Manufacturers use dicalcium phosphate in many products. Chemists add it to your toothpaste and makeup. Hygienists use it to clean your teeth. Dentists use it to restore your jaw. And doctors use it to repair your joints.
A September 2018 review in Acta Biomaterialia stated that this ubiquitous chemical remains safe when used in small doses, but you should still speak to a doctor before taking supplements, since they may have unwanted effects.
Supplementing with dicalcium phosphate can help you strengthen your bones.
Dicalcium Phosphate for Bone Healing
Orthopedic surgeons use dicalcium phosphate during bone grafts. A May 2018 paper in EFORT Open Reviews noted that this chemical closely resembles natural bone. This similarity gives doctors new options for blending synthetic and real bone to create a strong matrix for the healing process. Synthetic bone also allows drug delivery to the healing area via nanoparticles.
Read more: Best Supplements for Bone Healing
Dicalcium Phosphate for Oral Health
Oral surgeons also use dicalcium phosphate to aid in the healing process. A May 2018 article in the Open Dentistry Journal described the positive impact the chemical can have on oral health.

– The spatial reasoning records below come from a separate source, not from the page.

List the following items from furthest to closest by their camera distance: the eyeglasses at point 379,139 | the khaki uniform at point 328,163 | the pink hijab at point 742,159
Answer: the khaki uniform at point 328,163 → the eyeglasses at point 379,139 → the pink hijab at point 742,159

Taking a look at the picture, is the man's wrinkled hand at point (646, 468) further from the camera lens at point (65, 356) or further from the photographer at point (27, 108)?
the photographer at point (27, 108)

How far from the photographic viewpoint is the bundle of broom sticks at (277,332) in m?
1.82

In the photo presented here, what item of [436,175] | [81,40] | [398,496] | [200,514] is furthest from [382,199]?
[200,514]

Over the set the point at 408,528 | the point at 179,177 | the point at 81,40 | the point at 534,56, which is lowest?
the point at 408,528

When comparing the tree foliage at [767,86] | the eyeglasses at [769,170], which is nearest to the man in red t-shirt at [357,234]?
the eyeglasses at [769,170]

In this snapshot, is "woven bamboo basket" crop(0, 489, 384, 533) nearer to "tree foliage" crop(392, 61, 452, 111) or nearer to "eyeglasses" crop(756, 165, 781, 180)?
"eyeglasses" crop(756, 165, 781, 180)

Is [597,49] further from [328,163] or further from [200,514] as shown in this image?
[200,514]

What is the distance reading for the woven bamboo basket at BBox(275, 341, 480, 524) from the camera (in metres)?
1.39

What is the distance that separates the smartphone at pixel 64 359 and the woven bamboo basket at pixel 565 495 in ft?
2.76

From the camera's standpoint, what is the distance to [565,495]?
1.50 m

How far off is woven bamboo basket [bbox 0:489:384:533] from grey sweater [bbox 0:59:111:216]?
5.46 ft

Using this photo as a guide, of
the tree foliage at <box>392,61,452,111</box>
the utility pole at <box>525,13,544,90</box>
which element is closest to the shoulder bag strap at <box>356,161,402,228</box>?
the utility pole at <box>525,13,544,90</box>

Your body can't tell the difference between dicalcium phosphate and real teeth. Such biomimetics have great potential given their safety profile. Dicalcium phosphate can also replace fluoride as the best way to prevent tooth decay. Manufacturers often add it to teeth whiteners as an abrasive to gently polish your teeth.

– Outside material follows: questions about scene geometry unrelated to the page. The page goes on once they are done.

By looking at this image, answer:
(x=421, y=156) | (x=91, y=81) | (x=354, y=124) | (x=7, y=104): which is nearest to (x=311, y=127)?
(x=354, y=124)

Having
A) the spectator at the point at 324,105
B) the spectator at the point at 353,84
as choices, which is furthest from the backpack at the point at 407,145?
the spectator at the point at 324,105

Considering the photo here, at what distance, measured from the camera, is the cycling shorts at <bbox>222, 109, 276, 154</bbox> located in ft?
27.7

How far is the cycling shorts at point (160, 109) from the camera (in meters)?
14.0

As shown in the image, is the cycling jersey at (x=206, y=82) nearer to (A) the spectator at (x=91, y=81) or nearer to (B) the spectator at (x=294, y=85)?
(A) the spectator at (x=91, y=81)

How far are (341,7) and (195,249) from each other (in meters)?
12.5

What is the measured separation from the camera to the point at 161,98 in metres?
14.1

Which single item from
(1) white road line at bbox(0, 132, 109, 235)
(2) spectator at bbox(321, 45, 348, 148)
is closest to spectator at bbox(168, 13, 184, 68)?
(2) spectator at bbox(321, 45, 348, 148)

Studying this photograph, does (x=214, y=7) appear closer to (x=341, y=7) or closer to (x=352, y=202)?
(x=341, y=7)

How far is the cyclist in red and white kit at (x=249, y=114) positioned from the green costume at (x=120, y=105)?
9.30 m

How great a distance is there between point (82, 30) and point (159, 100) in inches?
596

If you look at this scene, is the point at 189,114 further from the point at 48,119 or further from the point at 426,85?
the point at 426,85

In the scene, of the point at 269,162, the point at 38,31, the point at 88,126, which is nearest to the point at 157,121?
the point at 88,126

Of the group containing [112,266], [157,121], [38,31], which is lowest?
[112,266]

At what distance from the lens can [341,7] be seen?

Read more: Side Effects of Fluoride
Dicalcium Phosphate as a Supplement
Farmers often supplement their livestock feed with inorganic phosphorus. This technique compensates for the low availability and poor digestibility of food-related phosphorus. A January 2018 report in the Journal of Entomology and Zoology showed that dicalcium phosphate supplementation created high levels of circulating phosphorus. Many people with mineral deficiencies use supplements to give them access to calcium and phosphorus.

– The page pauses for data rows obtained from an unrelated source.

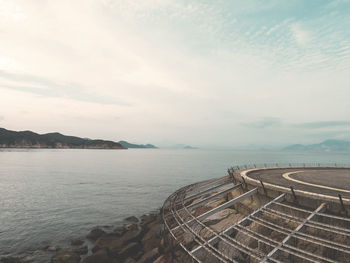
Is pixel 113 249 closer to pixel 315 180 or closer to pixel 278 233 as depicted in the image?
pixel 278 233

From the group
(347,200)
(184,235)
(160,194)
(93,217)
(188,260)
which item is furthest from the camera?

Dicalcium phosphate supplementation has other benefits. A February 2015 article in Aquaculture Nutrition showed that young fish given dicalcium phosphate grew into larger, more muscular adults, and scientists have found similar results in many farm animals. Supplementing calcium and phosphorus may also help you prevent age-related bone loss, according to a 2013 report in PJMHS.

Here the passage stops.